Tapfere Kronacher Weiber (Walter Schinzel-Lang) Tapfere Weiber beim Schwedensturm (Stefan Wicklein) Schwedenmassakrieren (Walter Schinzel-Lang)

Die stattlichen und wahrhaft tapferen und wehrhaften Weiber von Kronach, vulgo “Pfundsweiber“ genennet die „Zierde der Alten Crana“

Uns gibt es als Gruppe seit 2001. Das Eintrittsgewicht der auch "Pfundsweiber" genannten Exemplare muss eigentlich mindestens 5/9 Kronacher Simmra (Simmern = einst ein Sommer-getreidemaß) betragen, was bedeutet, dass die Betreffende ca. 86 Kilo heutigen Maßes auf die Waage stellen muss. Jede von uns erhält einen "historischen" Namen (z.B. „Achterla“, „Brei-waafn“, „Ratznboudera“, „es Notnäjcherla“, „es Luntenzejcherla“).

Die Legende sagt, dass ein belagernder "schwedischer" Obrist das Kampfgeschehen um Kronach mit den Worten kommentierte: "Die Kronacher kämpfen wie die Teufel, aber ihre Weiber sind neunmal schlimmer!".

In der "Chronik von 1661" von Hanß Nikolaus Zitter wird das im März 1634 für die Kronacher so erfolgreiche Abwehrgeschehen (immerhin ließen seinerzeit ungefähr 300 Feinde, aber nur 9 Kronacher, davon 1 Frau, die nicht im Kampf fiel, sondern von einem herabstürzenden Balken in ihrem brennenden Haus erschlagen wurde, ihr Leben) so beschrieben: ".. mit Pflastersteinen, welche unser Weibsvolck und Dienstmägd häuffig hinzu trugen, auch im untern Brauhaus die Pfannen anschüren und heisses Wasser machen mußten, (den Feinden) starck begegnet, auch hinaus uffm Platz mit solchen Steinen unter die Völcker wurff, daß es viele blutige Köpff setzte ...".

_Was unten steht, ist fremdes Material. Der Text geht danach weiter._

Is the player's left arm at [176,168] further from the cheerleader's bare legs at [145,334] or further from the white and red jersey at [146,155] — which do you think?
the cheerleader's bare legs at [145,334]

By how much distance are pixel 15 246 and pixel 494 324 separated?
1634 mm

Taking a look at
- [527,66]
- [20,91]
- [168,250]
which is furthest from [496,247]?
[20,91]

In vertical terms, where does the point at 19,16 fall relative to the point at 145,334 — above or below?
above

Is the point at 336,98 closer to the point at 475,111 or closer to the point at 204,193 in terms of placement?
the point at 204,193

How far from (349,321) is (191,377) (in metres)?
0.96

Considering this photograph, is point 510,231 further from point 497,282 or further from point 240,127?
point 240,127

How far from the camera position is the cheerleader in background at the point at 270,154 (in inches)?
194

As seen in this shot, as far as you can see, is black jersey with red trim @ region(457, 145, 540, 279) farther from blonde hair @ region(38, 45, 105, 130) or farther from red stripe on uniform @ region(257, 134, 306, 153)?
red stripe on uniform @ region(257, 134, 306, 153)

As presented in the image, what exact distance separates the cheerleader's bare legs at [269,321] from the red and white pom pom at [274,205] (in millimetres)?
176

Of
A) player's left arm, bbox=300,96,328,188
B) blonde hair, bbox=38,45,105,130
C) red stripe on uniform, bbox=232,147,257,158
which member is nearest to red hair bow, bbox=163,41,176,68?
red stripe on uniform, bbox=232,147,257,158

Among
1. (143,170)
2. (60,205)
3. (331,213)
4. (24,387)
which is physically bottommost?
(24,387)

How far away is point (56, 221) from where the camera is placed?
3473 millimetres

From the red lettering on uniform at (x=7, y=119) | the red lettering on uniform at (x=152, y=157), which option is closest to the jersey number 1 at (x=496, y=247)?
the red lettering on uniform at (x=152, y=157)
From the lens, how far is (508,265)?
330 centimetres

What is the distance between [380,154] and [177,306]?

Deshalb reichen wir auch gerne das von unserem Fourir destillierte "Schwedenblut", das vom "Achterla" (= die bessere(?) Hälfte des seinerzeitigen III. Viertelmeisters der Oberen Stadt) mit dem "Archiepiscopalis" (= ein kleiner Holzlöffel, der 2003 vom fürstbischöflichen Nachfolger, dem traditionsgemäß im Volksmund "Erdbeerschorsch" genannten Bamberger Erzbischof Dr. Ludwig Schick, durch einen kräftigen Schluck geadelt wurde) kredenzt wird.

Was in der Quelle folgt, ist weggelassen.